A crack shot, expert skinner and tanner, seamstress, sculptor, and later writer—a list that only hints at her intelligence and abilities—Ella Elgar Bird Dumont was one of those remarkable women who helped tame the Texas frontier. First married at sixteen to a Texas Ranger, she followed her husband to Comanche Indian country in King County, where they lived in a tepee while participating in the final slaughter of the buffalo. Living off the land until the frontier was opened for ranching, Ella and Tom Bird typified the Old West ideals of self-sufficiency and generosity, with a hesitancy to complain about the hard life in the late 1800s.

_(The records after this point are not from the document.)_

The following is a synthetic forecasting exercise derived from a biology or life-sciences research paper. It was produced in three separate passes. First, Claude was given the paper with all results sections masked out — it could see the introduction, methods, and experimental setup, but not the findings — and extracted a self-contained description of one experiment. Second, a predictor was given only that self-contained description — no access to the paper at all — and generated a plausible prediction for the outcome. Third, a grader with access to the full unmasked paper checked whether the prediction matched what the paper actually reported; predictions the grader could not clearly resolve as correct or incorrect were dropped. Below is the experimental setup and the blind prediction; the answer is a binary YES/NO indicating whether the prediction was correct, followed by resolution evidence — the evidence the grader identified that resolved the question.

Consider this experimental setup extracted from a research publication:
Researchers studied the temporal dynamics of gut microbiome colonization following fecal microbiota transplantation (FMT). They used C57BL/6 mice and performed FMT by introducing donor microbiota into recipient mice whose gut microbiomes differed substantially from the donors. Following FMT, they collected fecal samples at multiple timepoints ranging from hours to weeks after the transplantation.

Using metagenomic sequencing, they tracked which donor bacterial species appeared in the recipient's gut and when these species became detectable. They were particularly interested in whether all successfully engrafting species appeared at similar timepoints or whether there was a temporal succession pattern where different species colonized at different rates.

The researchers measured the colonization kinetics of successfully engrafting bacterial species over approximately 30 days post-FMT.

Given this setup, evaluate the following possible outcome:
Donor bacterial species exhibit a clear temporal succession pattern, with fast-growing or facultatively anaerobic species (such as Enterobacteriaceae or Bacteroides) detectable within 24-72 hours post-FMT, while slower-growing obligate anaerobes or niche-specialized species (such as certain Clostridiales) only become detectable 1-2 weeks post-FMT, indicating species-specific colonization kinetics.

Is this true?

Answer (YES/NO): NO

Yet, in one important way, Ella Dumont was unsuited for life on the frontier. Endowed with an instinctive desire and ability to carve and sculpt, she was largely prevented from pursuing her talents by the responsibilities of marriage and frontier life and later, widowhood with two small children. Even though her second marriage, to Auguste Dumont, made life more comfortable, the realities of her existence still prevented the fulfillment of her artistic longings.
Ella Bird Dumont's memoir is rich with details of the frontier era in Texas, when Indian depredations were still a danger for isolated settlers, where animals ranged close enough to provide dinner and a new pair of gloves, and where sheer existence depended on skill, luck, and the kindness of strangers. The vividness and poignancy of her life, coupled with the wealth of historical material in the editor's exhaustive notes, make this Texas pioneer's autobiography a very special book.